1) Unificar o discurso
Trata-se de uma regra absoluta, válida
em qualquer momento, em qualquer circunstância do jogo
político, por isso vem em primeiro lugar. A liderança
fala de uma voz única, ou quando ela não é única é pelo
menos unificada, homogênea, concordante, sobretudo em
matéria econômica, terreno no qual os perigos são maiores
do que em qualquer outro, dadas suas conseqüências potencialmente
catastróficas. Pequenos chefes e porta-vozes auto-assumidos
têm de ser alertados para os efeitos nefastos da chamada
“dupla linguagem” e o comando central tem de saber impor
um discurso uniforme e, portanto, tranquilizador. Em
operações militares não pode haver dualidade de comando,
e a arte da política tem regras muito semelhantes.
2) Falar ao País, não ao partido
Quaisquer que sejam os resultados
de 27 de outubro, o corpo eleitoral e, mais importante,
a Nação permanecerão divididos, independentemente do
que diga ou faça o vencedor. A desconfiança em relação
ao novo centro de poder é obviamente muito maior no
caso de uma mudança importante no centro de gravidade
política como a que acaba de ocorrer, com temores infundados
e animosidades involuntárias aflorando mesmo na ausência
de motivos objetivos para tal estado de espírito. Trata-se
de um sentimento talvez exagerado mas não de todo inesperado,
dada a situação de incerteza que reina no País sobre
diversos aspectos da nova realidade política.
Contado o resultado do pleito de
27, o vencedor não pertence mais a um partido ou a uma
coalizão, mas trata-se de um líder nacional. Por isso,
a primeira palavra não deve ser aos seus seguidores
mas à Nação, ainda que esse pronunciamento contenha
palavras de agradecimento a todos aqueles que tornaram
possível a vitória. Esta contudo já pertence ao passado
e à História e o que conta doravante é a construção
de algo novo, que não será a realização pura e simples
da agenda partidária – a Nação ainda está dividida,
lembre-se – mas a busca de um novo consenso em favor
do conjunto da coletividade.
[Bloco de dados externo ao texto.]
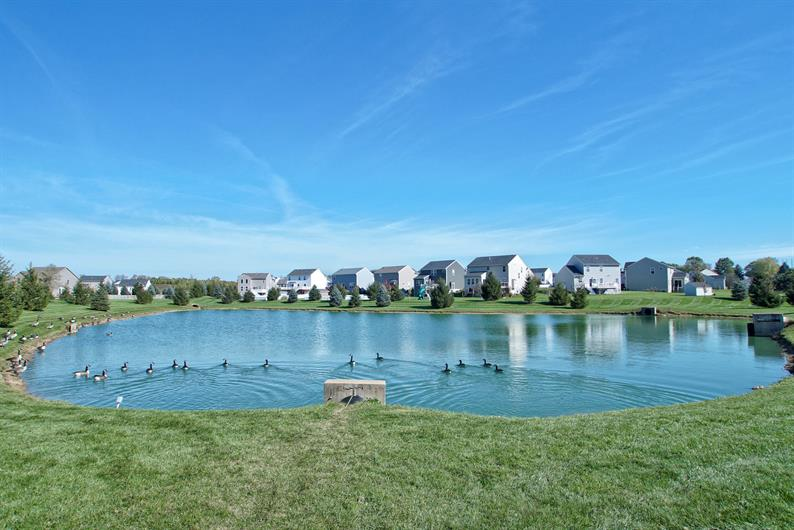 2 ENTRY PONDS AND WALKING TRAILS CREATE A PEACEFUL COMMUNITY VIEW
Esqueça por um momento
os grupos sociais e os problemas locais, com exceção
de uma menção ampla aos excluídos e marginalizados,
pois que os interesses começam justamente a divergir
quando se mencionam categorias específicas da população.
O discurso ao País deve ser unificador e consensualizador,
e todas as referências partidárias – de fato todas as
vinculações – devem ficar para trás ou em segundo plano.
O tom elevado deve ser mantido durante todo o exercício.
3) Dirigir-se ao mundo, seletivamente
Não cabe ao eleito dirigir mensagens
a quem quer que seja, e sim recebê-las e depois respondê-las,
em tom formal, cerimonioso, anódino, pois ninguém faz
política externa em mensagens de cumprimentos e agradecimentos,
salvo algumas referências óbvias à importância e relevância
das relações bilaterais e do direito internacional.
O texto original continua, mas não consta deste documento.